#### Written instruction
Reproduce all the text lines of the data below, substituting "scanner" for every occurrence of "detector" and leaving everything else as it is. Omit the pictures from your answer.

____________

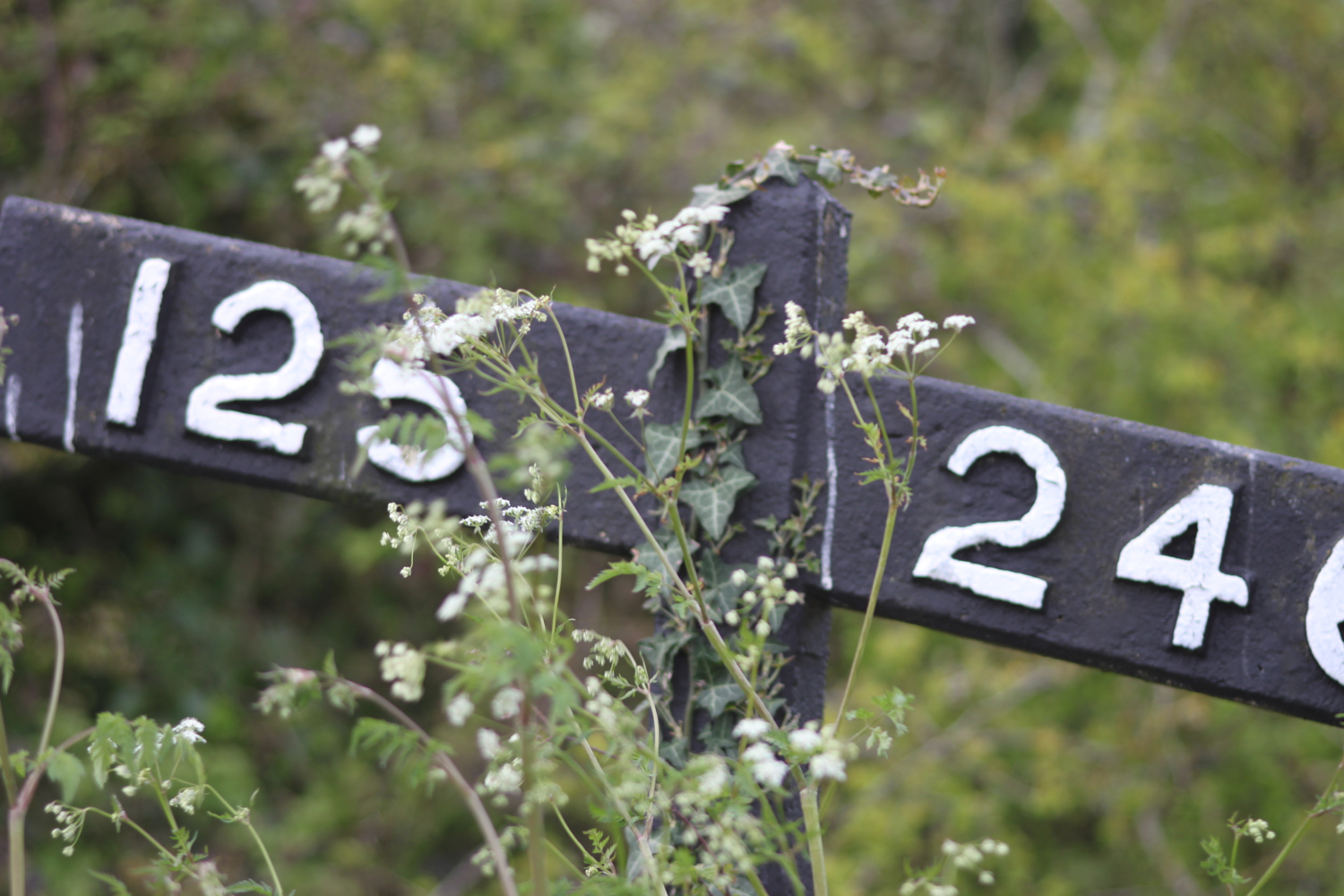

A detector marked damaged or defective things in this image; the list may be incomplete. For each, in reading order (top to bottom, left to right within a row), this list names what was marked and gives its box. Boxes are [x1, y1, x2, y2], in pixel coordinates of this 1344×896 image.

chipped white paint [4, 370, 19, 440]
chipped white paint [63, 303, 83, 456]
chipped white paint [106, 259, 172, 426]
chipped white paint [184, 281, 323, 456]
chipped white paint [358, 359, 473, 483]
chipped white paint [812, 389, 833, 588]
chipped white paint [914, 426, 1070, 609]
chipped white paint [1113, 486, 1247, 647]
chipped white paint [1306, 537, 1344, 693]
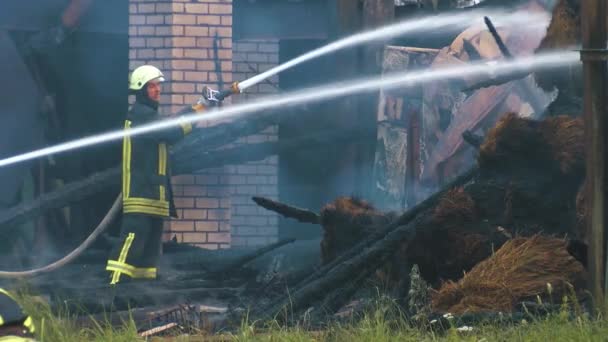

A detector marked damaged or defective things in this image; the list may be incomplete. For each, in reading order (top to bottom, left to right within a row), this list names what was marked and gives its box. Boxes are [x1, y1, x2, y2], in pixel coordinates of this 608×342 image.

charred wooden beam [251, 196, 320, 226]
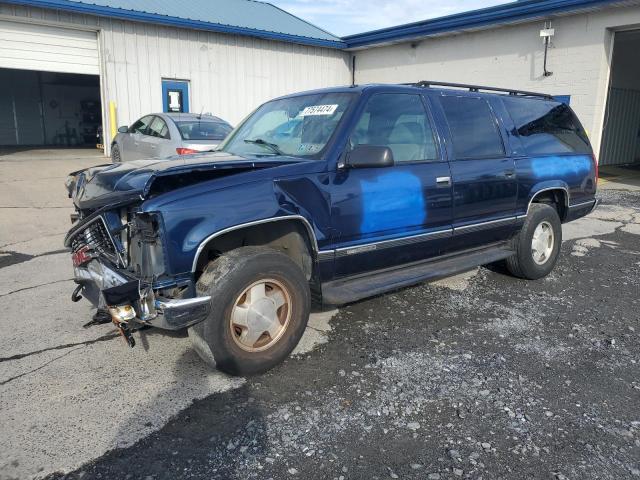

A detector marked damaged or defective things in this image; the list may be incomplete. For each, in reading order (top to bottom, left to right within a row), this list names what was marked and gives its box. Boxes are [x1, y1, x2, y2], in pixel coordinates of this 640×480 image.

crushed front end [65, 204, 211, 346]
cracked asphalt [1, 150, 640, 480]
damaged gmc suburban [62, 82, 596, 376]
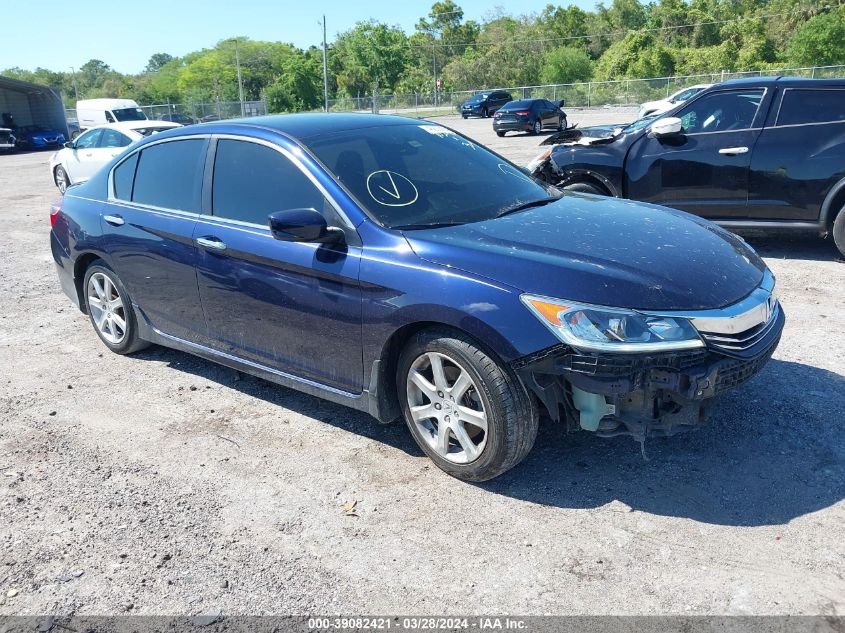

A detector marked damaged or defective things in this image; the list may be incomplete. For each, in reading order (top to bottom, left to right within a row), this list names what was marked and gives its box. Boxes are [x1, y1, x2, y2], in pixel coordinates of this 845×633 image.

exposed headlight housing [520, 294, 704, 354]
damaged front bumper [512, 306, 780, 440]
crumpled front end [516, 288, 784, 442]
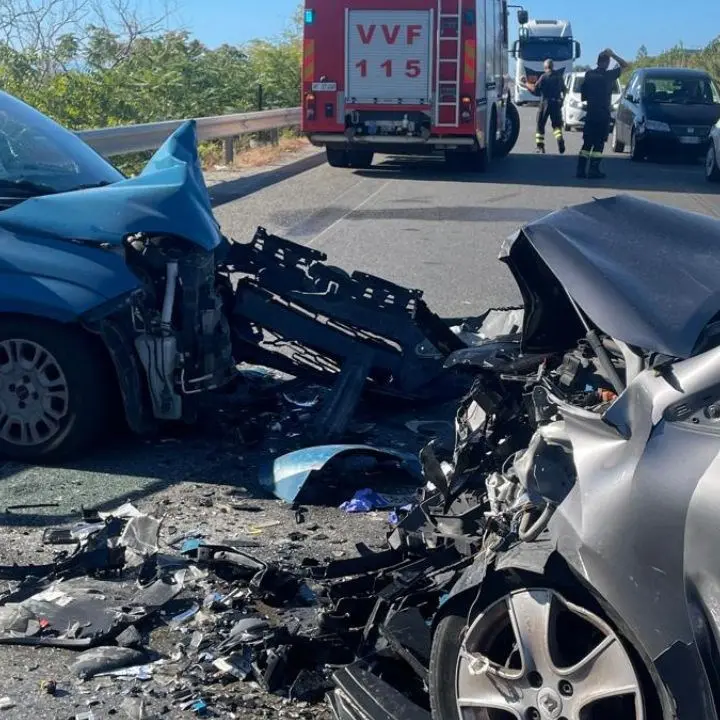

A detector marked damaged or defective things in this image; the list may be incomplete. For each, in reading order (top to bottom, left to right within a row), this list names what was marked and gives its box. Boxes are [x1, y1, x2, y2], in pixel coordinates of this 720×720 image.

crumpled car hood [0, 120, 222, 250]
severely damaged blue car [0, 90, 462, 462]
severely damaged silver car [328, 193, 720, 720]
crumpled car hood [500, 193, 720, 358]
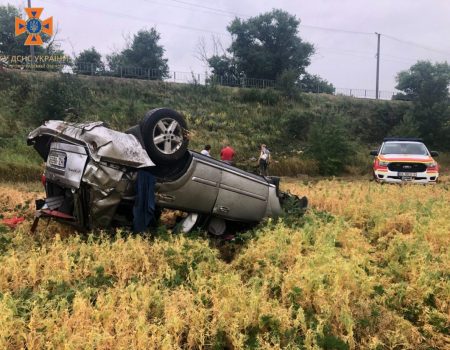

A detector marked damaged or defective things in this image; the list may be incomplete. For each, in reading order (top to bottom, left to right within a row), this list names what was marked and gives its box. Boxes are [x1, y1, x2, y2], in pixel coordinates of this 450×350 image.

crumpled car roof [28, 120, 156, 168]
overturned vehicle [28, 108, 308, 235]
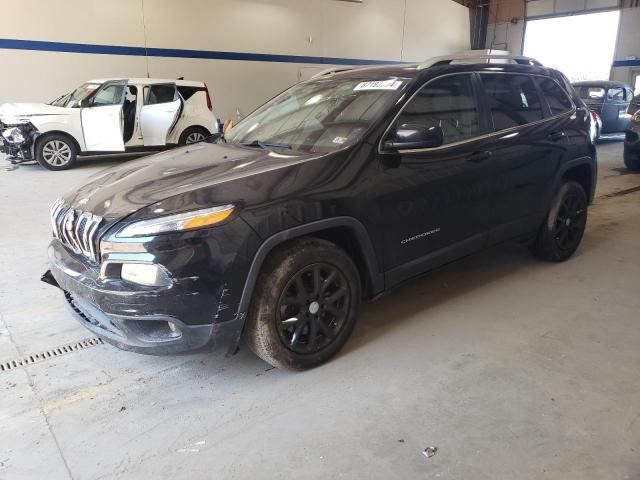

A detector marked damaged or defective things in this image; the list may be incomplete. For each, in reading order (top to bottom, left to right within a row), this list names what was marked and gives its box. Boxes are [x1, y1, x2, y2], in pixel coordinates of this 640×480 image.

damaged vehicle [0, 78, 218, 170]
damaged vehicle [43, 56, 596, 372]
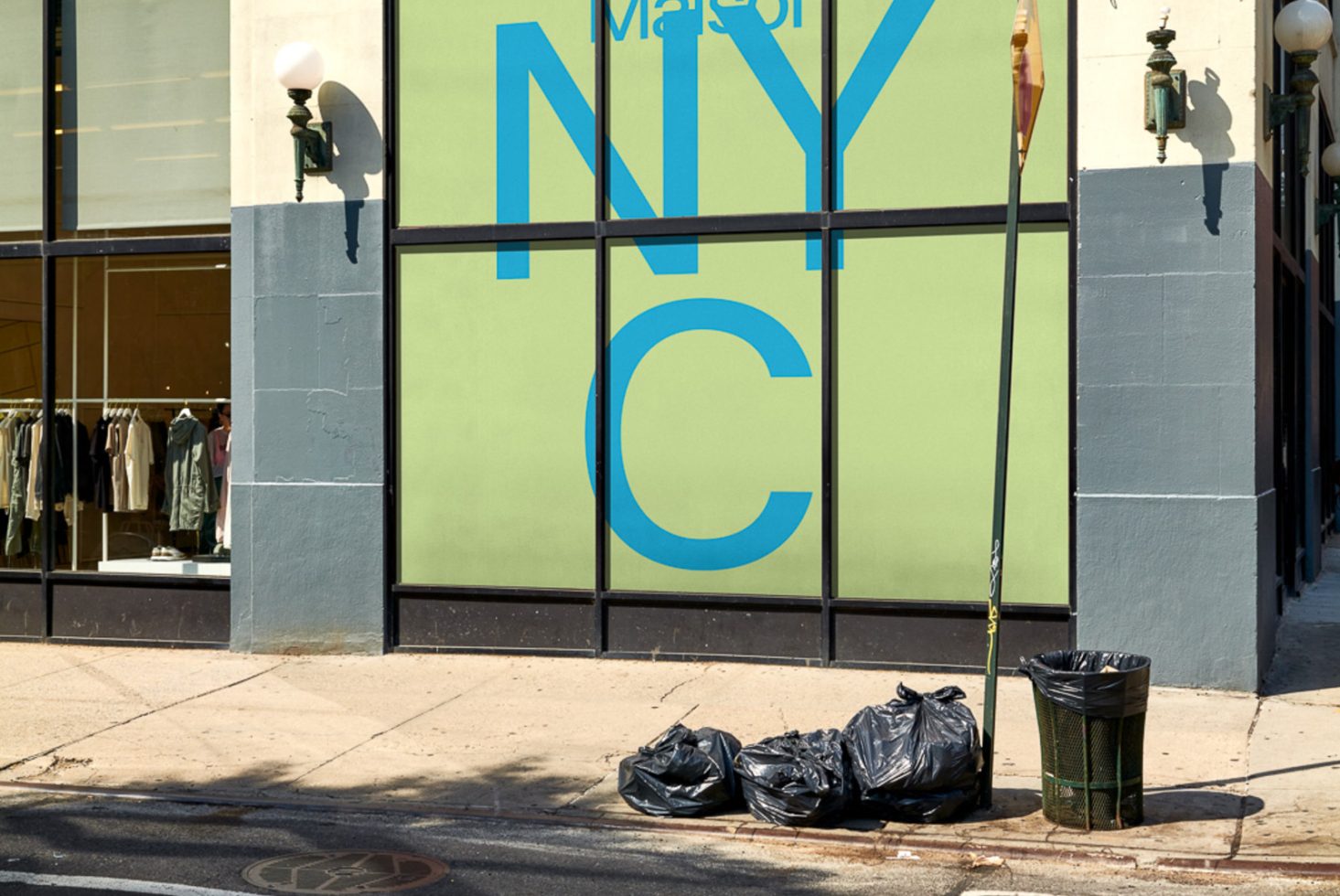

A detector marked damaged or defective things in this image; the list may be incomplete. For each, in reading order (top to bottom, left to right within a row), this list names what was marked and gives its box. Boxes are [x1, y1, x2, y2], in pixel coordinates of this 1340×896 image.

sidewalk crack [0, 656, 283, 776]
sidewalk crack [1227, 696, 1260, 857]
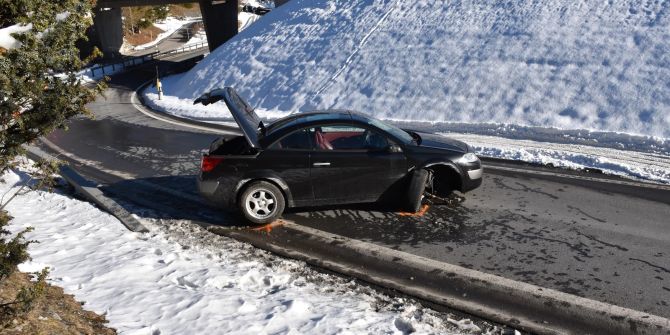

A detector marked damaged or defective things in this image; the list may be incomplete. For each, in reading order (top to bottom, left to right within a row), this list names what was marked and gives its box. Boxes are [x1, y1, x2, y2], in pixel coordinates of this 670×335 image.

damaged car [194, 88, 484, 224]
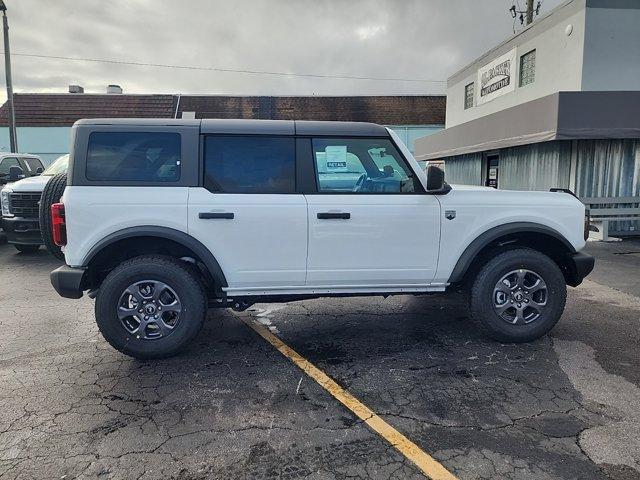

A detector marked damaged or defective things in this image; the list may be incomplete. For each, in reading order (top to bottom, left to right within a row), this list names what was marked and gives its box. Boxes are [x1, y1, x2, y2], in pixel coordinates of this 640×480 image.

cracked asphalt [0, 240, 636, 480]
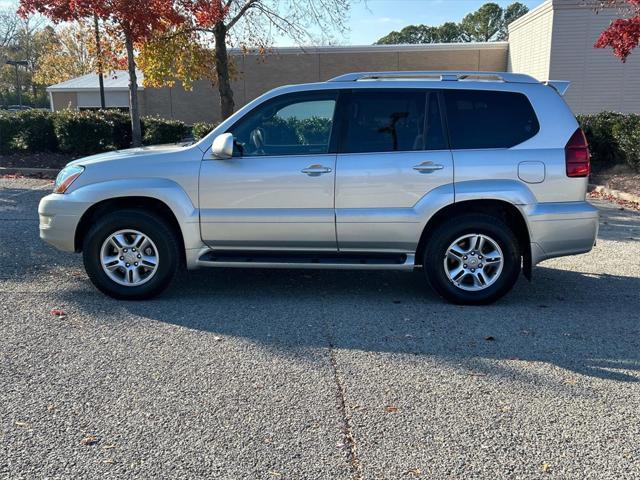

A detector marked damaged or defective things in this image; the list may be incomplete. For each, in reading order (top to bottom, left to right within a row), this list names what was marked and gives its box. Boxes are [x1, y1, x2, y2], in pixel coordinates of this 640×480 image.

asphalt crack [328, 338, 362, 480]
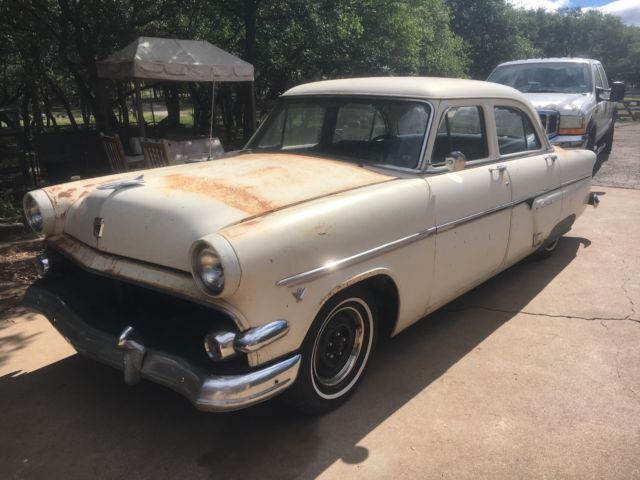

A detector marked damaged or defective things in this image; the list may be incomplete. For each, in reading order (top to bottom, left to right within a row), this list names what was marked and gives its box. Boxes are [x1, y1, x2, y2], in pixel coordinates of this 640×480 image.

rusty car hood [57, 155, 396, 274]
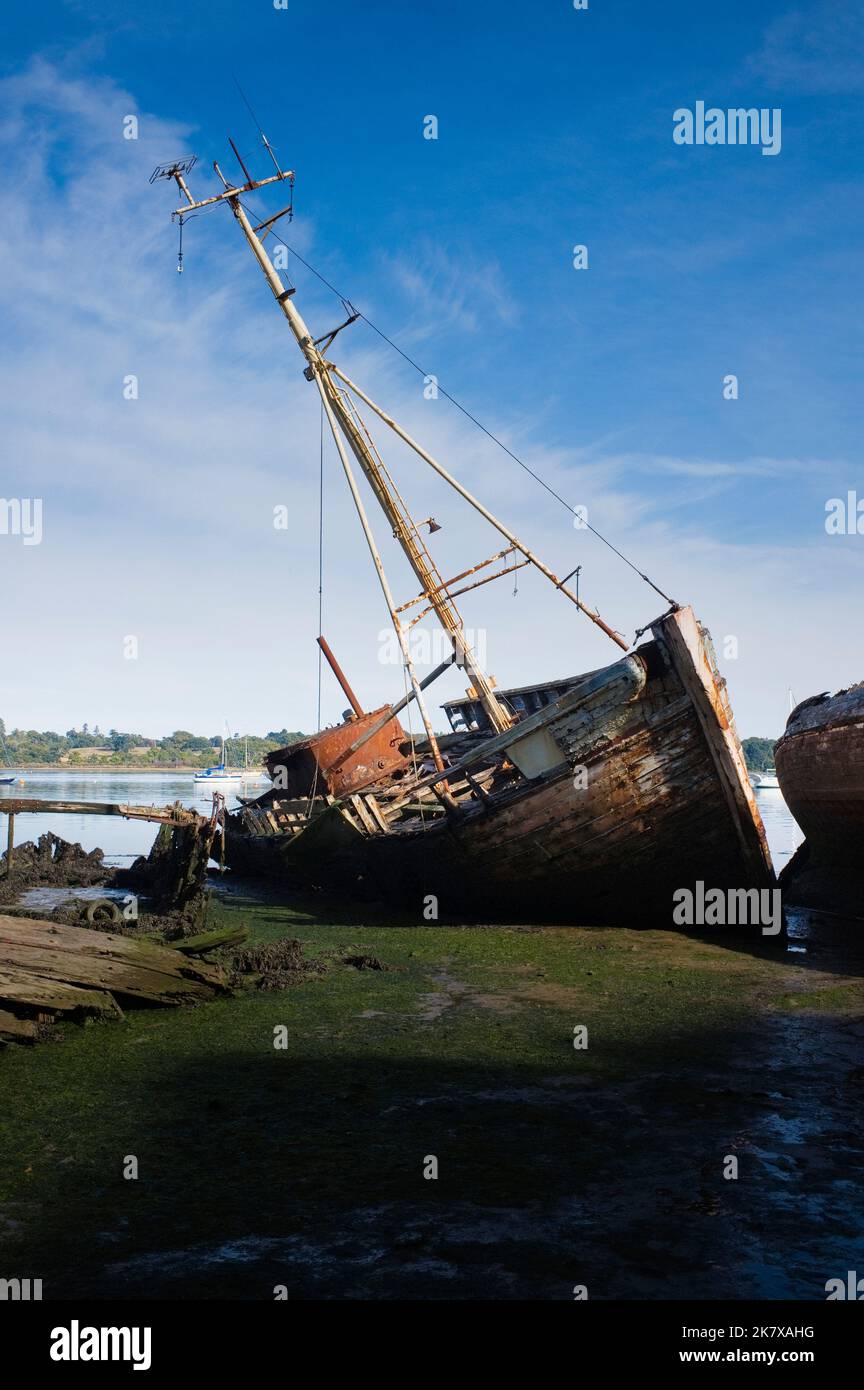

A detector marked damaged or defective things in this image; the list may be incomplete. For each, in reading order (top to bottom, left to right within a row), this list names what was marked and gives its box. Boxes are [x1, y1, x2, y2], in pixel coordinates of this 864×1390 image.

second wrecked boat [152, 147, 772, 924]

____________

#### Reply to the exercise
A scanner marked damaged or defective things in this image; the list may be incomplete. For each, in reading order (top to bottom, left to right within a row), this list names what was marked and gives its box. Boxes are [x1, y1, x2, y2], in pixel coordinates of this 1344×896 image.

chipped white paint [4, 370, 19, 440]
chipped white paint [63, 303, 83, 456]
chipped white paint [106, 259, 172, 426]
chipped white paint [184, 281, 323, 456]
chipped white paint [358, 359, 473, 483]
chipped white paint [812, 389, 833, 588]
chipped white paint [914, 426, 1070, 609]
chipped white paint [1113, 486, 1247, 647]
chipped white paint [1306, 537, 1344, 693]

A scanner marked damaged or defective things in this image; the list may be incomplete. For each, in reading order (top to bottom, left to right within a row), this list names what was marked and gives its box. Boxes are [x1, y1, x2, y2], in pixel coordinates of this 608×342 image.

charred wooden beam [251, 196, 320, 226]

A scanner marked damaged or defective things in this image; the list may be incomplete. For each, in reading order (top to bottom, left to right within a row), this list names what was marked and gives its box. Boxes are [x1, y1, x2, y2], in pixel coordinates of this 640×480 image.

crushed front end [65, 204, 211, 346]
cracked asphalt [1, 150, 640, 480]
damaged gmc suburban [62, 82, 596, 376]

A scanner marked damaged or defective things in this image; the list may be incomplete. For each, in reading order (top to bottom, left to right within a row), this list names what was marked and gives its box. Boxes are [x1, y1, x2, y2], in pixel coordinates of this 845×633 image.

exposed headlight housing [520, 294, 704, 354]
damaged front bumper [512, 306, 780, 440]
crumpled front end [516, 288, 784, 442]

A scanner marked damaged or defective things in this image; the list may be incomplete. For each, in reading order (top to bottom, left to right within a row), this list names what was marked and gives its box. Boxes are [x1, y1, x2, y2], in pixel coordinates of this 720×720 image.

crumpled car hood [0, 120, 222, 250]
severely damaged blue car [0, 90, 462, 462]
severely damaged silver car [328, 193, 720, 720]
crumpled car hood [500, 193, 720, 358]

A scanner marked damaged or defective things in this image; the list may be incomplete. For each, in reading order (top to bottom, left to right within a row), this list names what was marked and gives its box. Boxes are [x1, y1, x2, y2], in pixel coordinates of this 450×350 image.

crumpled car roof [28, 120, 156, 168]
overturned vehicle [28, 108, 308, 235]

A scanner marked damaged or defective things in this image; the list may be incomplete. For each, in reading order (top to bottom, left to right within a row), this list names what was marked and gives its box. Boxes are [x1, y1, x2, y2], in pixel coordinates of this 640×480 image.

damaged vehicle [0, 78, 218, 170]
damaged vehicle [43, 56, 596, 372]

A scanner marked damaged or defective things in this image; the list may be incomplete. For each, in reading order (top to bottom, left to right within a row), this list names what was marked and gives its box. Boxes are [x1, y1, x2, y2], in pixel coordinates of this 1340×896 image.

sidewalk crack [0, 656, 283, 776]
sidewalk crack [1227, 696, 1260, 857]

A scanner marked damaged or defective things in this image; the list may be incomplete. For each, in reading order (top to bottom, left to right within a row), this list names what was marked and gives its box. Boxes are [x1, y1, x2, y2], in pixel coordinates of this 670×335 image.

damaged car [194, 88, 484, 224]

A scanner marked damaged or defective things in this image; the list may be incomplete. For each, in reading order (top to bottom, left to right within a row), this list names what was marked and gives its box. Boxes are [x1, y1, x2, y2], in pixel coordinates of this 640×480 image.

cracked asphalt [0, 240, 636, 480]

A scanner marked damaged or defective things in this image; the list may be incomplete. For each, in reading order (top to bottom, left to right within a row), this list names what was marked and gives its box. Boxes are [x1, y1, x2, y2], in pixel coordinates of this 640×480 image.

asphalt crack [328, 338, 362, 480]

A scanner marked damaged or defective things in this image; the list may be incomplete. For each, in reading order (top to bottom, left to right within a row), this list names what was marked and gives its box. Boxes are [x1, y1, x2, y2], in pixel coordinates of this 640×480 image.

rusty car hood [57, 155, 396, 274]

A scanner marked damaged or defective things in this image; the list may be incomplete. For each, in reading order (top to bottom, left to right within a row), this list names what was marked and gives its box. Boxes are [x1, y1, x2, y2], in pixel coordinates of this 864×1390 image.

second wrecked boat [152, 147, 772, 924]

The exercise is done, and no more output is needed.